* DATA PROVIDED:
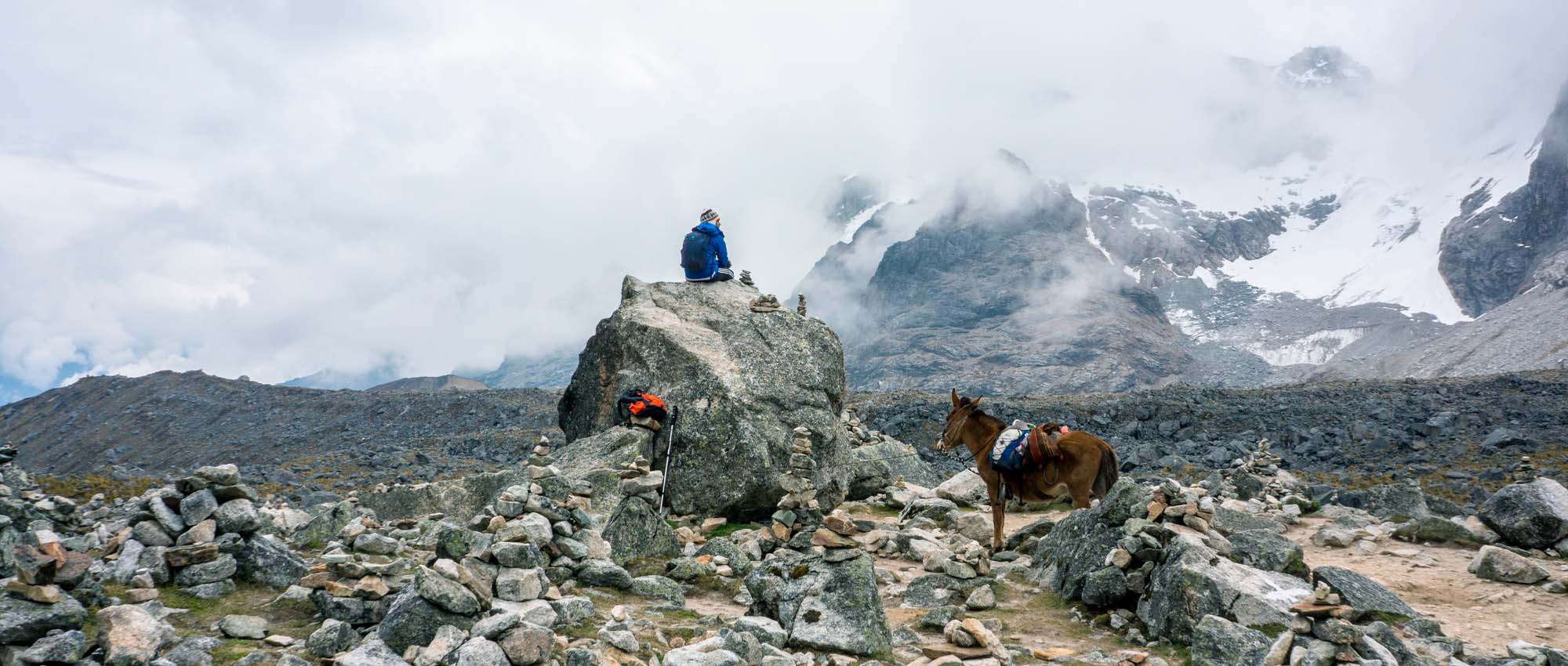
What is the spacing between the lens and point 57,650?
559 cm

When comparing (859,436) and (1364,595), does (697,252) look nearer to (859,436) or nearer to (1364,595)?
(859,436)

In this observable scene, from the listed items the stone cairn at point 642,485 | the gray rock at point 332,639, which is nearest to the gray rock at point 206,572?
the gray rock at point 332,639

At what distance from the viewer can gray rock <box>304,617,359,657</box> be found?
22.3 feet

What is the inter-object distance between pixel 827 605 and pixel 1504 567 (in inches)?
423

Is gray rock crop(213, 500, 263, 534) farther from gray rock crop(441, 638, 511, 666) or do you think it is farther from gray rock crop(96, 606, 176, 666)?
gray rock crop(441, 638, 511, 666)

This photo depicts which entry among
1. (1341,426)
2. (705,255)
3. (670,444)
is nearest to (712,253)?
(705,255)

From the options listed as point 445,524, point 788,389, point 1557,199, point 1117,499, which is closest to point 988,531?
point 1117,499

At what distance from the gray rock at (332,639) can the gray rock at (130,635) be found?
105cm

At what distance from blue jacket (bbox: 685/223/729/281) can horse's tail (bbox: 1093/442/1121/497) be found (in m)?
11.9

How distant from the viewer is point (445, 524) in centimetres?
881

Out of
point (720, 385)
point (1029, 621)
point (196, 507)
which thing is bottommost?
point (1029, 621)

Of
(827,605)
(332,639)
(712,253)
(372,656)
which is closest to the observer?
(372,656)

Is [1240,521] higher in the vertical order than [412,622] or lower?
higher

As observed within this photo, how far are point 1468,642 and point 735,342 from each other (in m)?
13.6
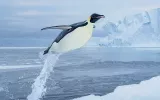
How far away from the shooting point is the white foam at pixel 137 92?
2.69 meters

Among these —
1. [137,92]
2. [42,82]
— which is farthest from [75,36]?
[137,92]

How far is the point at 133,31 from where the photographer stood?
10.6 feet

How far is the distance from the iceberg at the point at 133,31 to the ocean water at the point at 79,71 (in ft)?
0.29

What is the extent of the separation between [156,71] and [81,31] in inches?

* EXERCISE GOAL:
Copy the stretch from the line containing "How far away" through the last of the lines, requests included. Multiply every number in the answers (the distances and the coordinates) by 1.7, and round each result to as many decimals as the original had, with halves rounded up.

* RESULT:
How far away from the shooting point is the white foam at pixel 137 92?
4.57 meters

Among these —
1. [137,92]
2. [42,82]
— which is farthest from [75,36]?
[233,156]

How far is the point at 133,31 from where the photographer stood?
18.0 feet

How far is the distance from the iceberg at the point at 133,31 to the ocean water at the point at 79,71 (in ft)?
0.49

What is the extent of the separation between [156,71] and [81,31] in inches?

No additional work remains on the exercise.